In July 2017, Purplebricks was worth £1.3 billion, roughly A$2.2 billion. It had taken over the UK property market, launched in Australia, and was about to push into the United States.
Six years later, the whole business sold for £1.
Not £1 million. One pound. The buyer took on the liabilities. The shareholders got nothing.
Peak
Approximate peak valuation in 2017
Sale
Acquisition price in June 2023
Expansion
UK, Australia, US, and Canada before the model broke
Overview
- 01What the Purplebricks model actually was
- 02Why the rise looked convincing at first
- 03Why the Australian launch, including Perth, failed
- 04The three structural problems that eventually collapsed the business
- 05What a flat-fee agency can still learn from the failure
What Purplebricks Was
Purplebricks started in 2012 as a hybrid agency. The pitch was simple: replace percentage commission with a fixed upfront fee, remove the expensive office network, and use local agents supported by central technology.
On paper that looked efficient. Traditional commission in the UK sat around 1.5 to 2 percent, so the fixed fee felt like a clean disruption. The problem was how the risk and incentives were distributed.
Sellers paid whether the property sold or not. Purplebricks got its money early. The customer carried the uncertainty.
The Rise: 2015 to 2017
The early growth looked extraordinary. Purplebricks listed on London's AIM market in December 2015 at 96 pence per share, revenue surged, and by mid-2017 the share price had climbed above £5.
The UK business looked like a real success story. Revenue was growing, the model felt new, and investors wanted a technology-led property narrative.

★ ★ ★ ★

• STATED TASK A:
Answer these questions from the Purplebricks text:
(i) In what year did Purplebricks start?
(ii) At what price per share did it list on London's AIM market in December 2015?
(iii) For how much did the whole business sell six years after July 2017?
• STATED TASK B:
Print the part of the Purplebricks text that begins with the words "Sellers paid whether" and ends after "climbed above £5.".

• Extracted data entries:
★ ★ ★ ★

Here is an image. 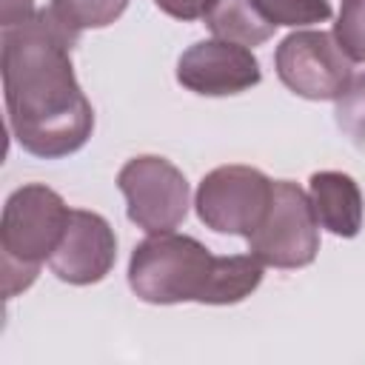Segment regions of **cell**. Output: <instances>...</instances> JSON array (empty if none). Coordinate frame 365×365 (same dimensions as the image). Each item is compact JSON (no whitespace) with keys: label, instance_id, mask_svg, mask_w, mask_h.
Listing matches in <instances>:
<instances>
[{"label":"cell","instance_id":"obj_11","mask_svg":"<svg viewBox=\"0 0 365 365\" xmlns=\"http://www.w3.org/2000/svg\"><path fill=\"white\" fill-rule=\"evenodd\" d=\"M202 20H205V26L211 29L214 37L231 40V43H240V46H248V48L265 43L274 34L271 29H265L257 20L248 0H214V6L208 9V14Z\"/></svg>","mask_w":365,"mask_h":365},{"label":"cell","instance_id":"obj_5","mask_svg":"<svg viewBox=\"0 0 365 365\" xmlns=\"http://www.w3.org/2000/svg\"><path fill=\"white\" fill-rule=\"evenodd\" d=\"M274 194V180H268L254 165H220L208 171L194 197L197 217L205 228L217 234L251 237L262 222Z\"/></svg>","mask_w":365,"mask_h":365},{"label":"cell","instance_id":"obj_14","mask_svg":"<svg viewBox=\"0 0 365 365\" xmlns=\"http://www.w3.org/2000/svg\"><path fill=\"white\" fill-rule=\"evenodd\" d=\"M334 37L354 63H365V0H342Z\"/></svg>","mask_w":365,"mask_h":365},{"label":"cell","instance_id":"obj_4","mask_svg":"<svg viewBox=\"0 0 365 365\" xmlns=\"http://www.w3.org/2000/svg\"><path fill=\"white\" fill-rule=\"evenodd\" d=\"M248 251L271 268H305L319 251V220L308 194L291 180H274L271 205L248 237Z\"/></svg>","mask_w":365,"mask_h":365},{"label":"cell","instance_id":"obj_16","mask_svg":"<svg viewBox=\"0 0 365 365\" xmlns=\"http://www.w3.org/2000/svg\"><path fill=\"white\" fill-rule=\"evenodd\" d=\"M160 11H165L174 20H202L214 0H154Z\"/></svg>","mask_w":365,"mask_h":365},{"label":"cell","instance_id":"obj_13","mask_svg":"<svg viewBox=\"0 0 365 365\" xmlns=\"http://www.w3.org/2000/svg\"><path fill=\"white\" fill-rule=\"evenodd\" d=\"M54 17L68 26L74 34L88 29H106L128 9V0H51Z\"/></svg>","mask_w":365,"mask_h":365},{"label":"cell","instance_id":"obj_10","mask_svg":"<svg viewBox=\"0 0 365 365\" xmlns=\"http://www.w3.org/2000/svg\"><path fill=\"white\" fill-rule=\"evenodd\" d=\"M308 200L325 231L351 240L362 228V191L345 171H314L308 180Z\"/></svg>","mask_w":365,"mask_h":365},{"label":"cell","instance_id":"obj_15","mask_svg":"<svg viewBox=\"0 0 365 365\" xmlns=\"http://www.w3.org/2000/svg\"><path fill=\"white\" fill-rule=\"evenodd\" d=\"M334 114H336V125L348 137H354L356 143L365 140V74L351 80V86L336 100V111Z\"/></svg>","mask_w":365,"mask_h":365},{"label":"cell","instance_id":"obj_2","mask_svg":"<svg viewBox=\"0 0 365 365\" xmlns=\"http://www.w3.org/2000/svg\"><path fill=\"white\" fill-rule=\"evenodd\" d=\"M262 262L254 254L217 257L188 234H148L128 259L131 291L151 305H234L262 282Z\"/></svg>","mask_w":365,"mask_h":365},{"label":"cell","instance_id":"obj_8","mask_svg":"<svg viewBox=\"0 0 365 365\" xmlns=\"http://www.w3.org/2000/svg\"><path fill=\"white\" fill-rule=\"evenodd\" d=\"M262 80L259 60L248 46L231 40H200L177 60V83L202 97H228L254 88Z\"/></svg>","mask_w":365,"mask_h":365},{"label":"cell","instance_id":"obj_7","mask_svg":"<svg viewBox=\"0 0 365 365\" xmlns=\"http://www.w3.org/2000/svg\"><path fill=\"white\" fill-rule=\"evenodd\" d=\"M117 188L125 197L128 220L145 234L174 231L188 214V180L165 157H131L117 174Z\"/></svg>","mask_w":365,"mask_h":365},{"label":"cell","instance_id":"obj_12","mask_svg":"<svg viewBox=\"0 0 365 365\" xmlns=\"http://www.w3.org/2000/svg\"><path fill=\"white\" fill-rule=\"evenodd\" d=\"M251 11L265 29H279V26H314L331 20L334 9L328 0H248Z\"/></svg>","mask_w":365,"mask_h":365},{"label":"cell","instance_id":"obj_6","mask_svg":"<svg viewBox=\"0 0 365 365\" xmlns=\"http://www.w3.org/2000/svg\"><path fill=\"white\" fill-rule=\"evenodd\" d=\"M277 77L305 100H339L354 80V60L339 48L334 31L297 29L274 51Z\"/></svg>","mask_w":365,"mask_h":365},{"label":"cell","instance_id":"obj_9","mask_svg":"<svg viewBox=\"0 0 365 365\" xmlns=\"http://www.w3.org/2000/svg\"><path fill=\"white\" fill-rule=\"evenodd\" d=\"M117 262V237L106 217L71 208L60 245L48 257V268L68 285H94L108 277Z\"/></svg>","mask_w":365,"mask_h":365},{"label":"cell","instance_id":"obj_3","mask_svg":"<svg viewBox=\"0 0 365 365\" xmlns=\"http://www.w3.org/2000/svg\"><path fill=\"white\" fill-rule=\"evenodd\" d=\"M68 214L71 208L66 200L43 182H29L9 194L0 220L6 299L17 297L37 279L40 265L48 262L63 240Z\"/></svg>","mask_w":365,"mask_h":365},{"label":"cell","instance_id":"obj_1","mask_svg":"<svg viewBox=\"0 0 365 365\" xmlns=\"http://www.w3.org/2000/svg\"><path fill=\"white\" fill-rule=\"evenodd\" d=\"M80 34L51 9H37L26 23L0 34V74L6 117L23 151L60 160L80 151L94 131V108L83 94L71 48Z\"/></svg>","mask_w":365,"mask_h":365},{"label":"cell","instance_id":"obj_17","mask_svg":"<svg viewBox=\"0 0 365 365\" xmlns=\"http://www.w3.org/2000/svg\"><path fill=\"white\" fill-rule=\"evenodd\" d=\"M34 11H37L34 0H0V23H3V29L26 23Z\"/></svg>","mask_w":365,"mask_h":365}]
</instances>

★ ★ ★ ★

• PROBLEM SOLUTION A:
(i) 2012
(ii) 96 pence per share
(iii) £1

• PROBLEM SOLUTION B:
Sellers paid whether the property sold or not. Purplebricks got its money early. The customer carried the uncertainty.
The Rise: 2015 to 2017
The early growth looked extraordinary. Purplebricks listed on London's AIM market in December 2015 at 96 pence per share, revenue surged, and by mid-2017 the share price had climbed above £5.